§ **PASSAGE SHOWN**
1. It determines the amount of unfairness when we run out of data:
it's the maximum amount of extra data that the unlucky last worker can
finish up with after all the others have finished. I think this
effect is reduced by higher level factors: when a reader runs out of
data in one backend's file, it'll start reading another backend's
file. If it's hit the end of all backends' files and this is an outer
batch, Parallel Hash will just go and work on another batch
immediately.

2. It affects the read-ahead heuristics. On Linux, if the parallel
scan grain size is larger than the read-ahead window and some other
backend advances the block counter between your reads then the scan
looks like random IO. Suppose you have the default read-ahead window
size of 512kB. You need to hit a tuple over 256kB in size *and* be
unlucky enough to have multiple backends reading the same file
concurrently (which I try to avoid as discussed elsewhere) to befuddle
the read-ahead heuristics. If this is ever a problem we could
consider explicit read-ahead advice.

A couple of alternatives seemed like bad ideas: we could read the
chunk size from the chunk headers, but then each read would be
dependent on (ie have to wait for) the preceding read, like Parallel
(btree) Index Scan and unlike Parallel Seq Scan; or we could track
changes in chunk size in shared memory in a more sophisticated way
that allows decreasing, but that would no longer be small, simple and
fixed size as I have it.

Better ideas?

BTW this code is covered by the regression test.

> + /* Create the output buffer. */
> + if (accessor->write_chunk != NULL)
> + pfree(accessor->write_chunk);
> + accessor->write_chunk = (SharedTuplestoreChunk *)
> + palloc0(accessor->write_pages * BLCKSZ);
>
> Are we guaranteed to be in a long-lived memory context here?

I changed it so that it captures CurrentMemoryContext when you
intialise or attach and uses that for allocating buffers.

> +/*
> + * Get the next tuple in the current parallel scan.
> + */
> +MinimalTuple
> +sts_parallel_scan_next(SharedTuplestoreAccessor *accessor, void *meta_data)

§ **DATA EXTRACT**
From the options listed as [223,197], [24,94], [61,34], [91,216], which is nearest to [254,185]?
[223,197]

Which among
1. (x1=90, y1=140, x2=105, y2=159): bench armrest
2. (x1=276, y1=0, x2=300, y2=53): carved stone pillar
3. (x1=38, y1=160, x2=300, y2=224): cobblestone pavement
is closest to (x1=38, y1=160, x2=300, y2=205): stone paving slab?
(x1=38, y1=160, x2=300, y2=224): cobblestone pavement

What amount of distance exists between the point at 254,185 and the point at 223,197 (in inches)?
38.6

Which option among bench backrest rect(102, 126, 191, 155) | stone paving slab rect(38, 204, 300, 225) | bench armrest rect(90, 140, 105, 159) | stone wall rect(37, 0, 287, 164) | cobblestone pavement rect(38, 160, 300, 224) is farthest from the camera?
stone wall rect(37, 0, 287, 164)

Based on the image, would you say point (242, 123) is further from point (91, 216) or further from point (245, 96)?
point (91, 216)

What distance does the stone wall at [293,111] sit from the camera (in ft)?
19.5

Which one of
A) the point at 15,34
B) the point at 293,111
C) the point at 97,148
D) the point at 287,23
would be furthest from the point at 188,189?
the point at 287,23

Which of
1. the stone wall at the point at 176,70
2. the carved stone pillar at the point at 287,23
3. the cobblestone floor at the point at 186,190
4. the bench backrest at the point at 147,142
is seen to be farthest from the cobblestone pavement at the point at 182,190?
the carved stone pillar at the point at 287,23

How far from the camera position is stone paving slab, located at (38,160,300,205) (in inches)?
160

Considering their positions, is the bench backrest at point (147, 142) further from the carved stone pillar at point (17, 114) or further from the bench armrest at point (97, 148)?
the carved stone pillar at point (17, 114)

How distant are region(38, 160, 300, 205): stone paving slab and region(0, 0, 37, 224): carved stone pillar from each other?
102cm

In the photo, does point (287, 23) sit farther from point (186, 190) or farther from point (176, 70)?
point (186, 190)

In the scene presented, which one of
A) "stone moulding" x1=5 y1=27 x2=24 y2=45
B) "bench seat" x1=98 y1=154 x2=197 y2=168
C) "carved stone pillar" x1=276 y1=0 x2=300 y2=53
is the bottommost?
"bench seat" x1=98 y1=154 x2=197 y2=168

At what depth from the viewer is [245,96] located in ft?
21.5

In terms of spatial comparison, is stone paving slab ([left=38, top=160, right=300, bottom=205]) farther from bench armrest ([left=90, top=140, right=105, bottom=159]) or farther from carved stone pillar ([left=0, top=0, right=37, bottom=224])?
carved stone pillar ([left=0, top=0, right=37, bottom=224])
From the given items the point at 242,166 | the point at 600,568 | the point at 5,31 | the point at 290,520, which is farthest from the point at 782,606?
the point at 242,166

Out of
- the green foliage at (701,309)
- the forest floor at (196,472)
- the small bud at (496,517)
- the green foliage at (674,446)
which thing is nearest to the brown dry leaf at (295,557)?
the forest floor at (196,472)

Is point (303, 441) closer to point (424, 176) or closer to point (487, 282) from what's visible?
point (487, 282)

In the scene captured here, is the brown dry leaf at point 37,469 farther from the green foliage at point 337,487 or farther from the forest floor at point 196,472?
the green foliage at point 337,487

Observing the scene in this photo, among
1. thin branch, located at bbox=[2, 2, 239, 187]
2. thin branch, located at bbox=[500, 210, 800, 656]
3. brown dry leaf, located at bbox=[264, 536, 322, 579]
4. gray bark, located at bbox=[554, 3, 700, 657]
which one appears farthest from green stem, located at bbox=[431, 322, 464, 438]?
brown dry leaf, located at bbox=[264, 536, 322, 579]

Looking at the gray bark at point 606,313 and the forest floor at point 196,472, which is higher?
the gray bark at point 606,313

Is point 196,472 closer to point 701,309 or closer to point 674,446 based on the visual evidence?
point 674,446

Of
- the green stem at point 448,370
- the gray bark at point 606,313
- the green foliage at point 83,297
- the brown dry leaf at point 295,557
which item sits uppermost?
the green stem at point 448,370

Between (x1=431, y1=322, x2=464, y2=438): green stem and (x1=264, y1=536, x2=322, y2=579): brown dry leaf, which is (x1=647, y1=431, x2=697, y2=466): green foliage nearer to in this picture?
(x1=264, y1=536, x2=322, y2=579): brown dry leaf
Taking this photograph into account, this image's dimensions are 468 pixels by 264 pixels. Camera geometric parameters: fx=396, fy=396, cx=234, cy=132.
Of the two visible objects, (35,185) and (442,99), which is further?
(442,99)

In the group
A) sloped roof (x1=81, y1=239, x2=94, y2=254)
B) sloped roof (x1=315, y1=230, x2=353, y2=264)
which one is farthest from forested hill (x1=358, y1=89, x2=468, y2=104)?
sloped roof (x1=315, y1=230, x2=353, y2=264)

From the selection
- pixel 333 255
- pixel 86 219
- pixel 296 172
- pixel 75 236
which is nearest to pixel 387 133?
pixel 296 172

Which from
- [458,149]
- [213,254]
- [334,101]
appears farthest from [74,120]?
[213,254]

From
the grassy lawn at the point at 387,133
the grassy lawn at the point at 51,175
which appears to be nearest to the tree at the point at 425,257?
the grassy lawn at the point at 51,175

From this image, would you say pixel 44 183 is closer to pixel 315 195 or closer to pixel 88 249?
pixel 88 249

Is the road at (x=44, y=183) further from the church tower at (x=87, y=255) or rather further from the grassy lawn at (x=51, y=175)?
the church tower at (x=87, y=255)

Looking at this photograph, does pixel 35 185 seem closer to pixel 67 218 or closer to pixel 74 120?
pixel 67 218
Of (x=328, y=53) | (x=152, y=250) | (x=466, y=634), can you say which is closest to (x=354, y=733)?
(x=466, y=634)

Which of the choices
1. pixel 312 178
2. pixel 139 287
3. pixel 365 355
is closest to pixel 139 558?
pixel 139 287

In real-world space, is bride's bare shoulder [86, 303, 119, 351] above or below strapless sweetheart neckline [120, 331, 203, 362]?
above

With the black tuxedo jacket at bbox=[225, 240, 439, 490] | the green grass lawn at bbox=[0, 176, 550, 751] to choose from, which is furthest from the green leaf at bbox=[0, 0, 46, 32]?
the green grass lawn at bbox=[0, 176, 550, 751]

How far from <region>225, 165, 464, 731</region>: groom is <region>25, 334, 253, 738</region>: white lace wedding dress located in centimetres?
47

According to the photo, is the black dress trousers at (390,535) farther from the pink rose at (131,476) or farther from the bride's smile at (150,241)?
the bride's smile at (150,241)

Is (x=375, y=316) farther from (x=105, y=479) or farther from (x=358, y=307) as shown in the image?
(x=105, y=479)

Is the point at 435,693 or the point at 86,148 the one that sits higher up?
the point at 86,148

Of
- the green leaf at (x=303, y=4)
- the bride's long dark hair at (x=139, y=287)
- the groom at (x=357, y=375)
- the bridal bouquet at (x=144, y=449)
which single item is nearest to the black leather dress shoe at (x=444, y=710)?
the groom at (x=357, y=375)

§ **SHORT PROBLEM A**
Answer these questions using the code review passage on the shared tuplestore, which comes before the data:
(i) What default read-ahead window size does the passage assume?
(ii) What memory context is now captured for allocating buffers, and when is it captured?
(iii) What test covers the code?
§ **SHORT PROBLEM B**
Carry the code review passage on the shared tuplestore, which precedes the data, forward from its last line.

§ **EXERCISE ANSWER A**
(i) 512kB.
(ii) CurrentMemoryContext, captured when you initialise or attach.
(iii) The regression test.

§ **EXERCISE ANSWER B**
> +{
> + SharedTuplestoreParticipant *p;
> + BlockNumber read_page;
> + int chunk_pages;
> + bool eof;
> +
> + for (;;)
> + {
> + /* Can we read more tuples from the current chunk? */
> + if (likely(accessor->read_ntuples < accessor->read_ntuples_available))
> + return sts_read_tuple(accessor, meta_data);
>
> I'm not convinced this is a good use of likely/unlikely (not biased and
> not performance critical enough).

Removed.

> + /* Find the location of a new chunk to read. */
> + p = &accessor->sts->participants[accessor->read_participant];
> +
> + SpinLockAcquire(&p->mutex);
> + eof = p->read_page >= p->npages;
> + if (!eof)
> + {
> + /*
> + * Figure out how big this chunk is. It will almost always be the
> + * same as the last chunk loaded, but if there is one or more
> + * entry in the chunk expansion log for this page then we know
> + * that it doubled that number of times. This avoids the need to
> + * do IO to adjust the read head, so we don't need to hold up
> + * concurrent readers. (An alternative to this extremely rarely
> + * run loop would be to use more space storing the new size in the
> + * log so we'd have 'if' instead of 'while'.)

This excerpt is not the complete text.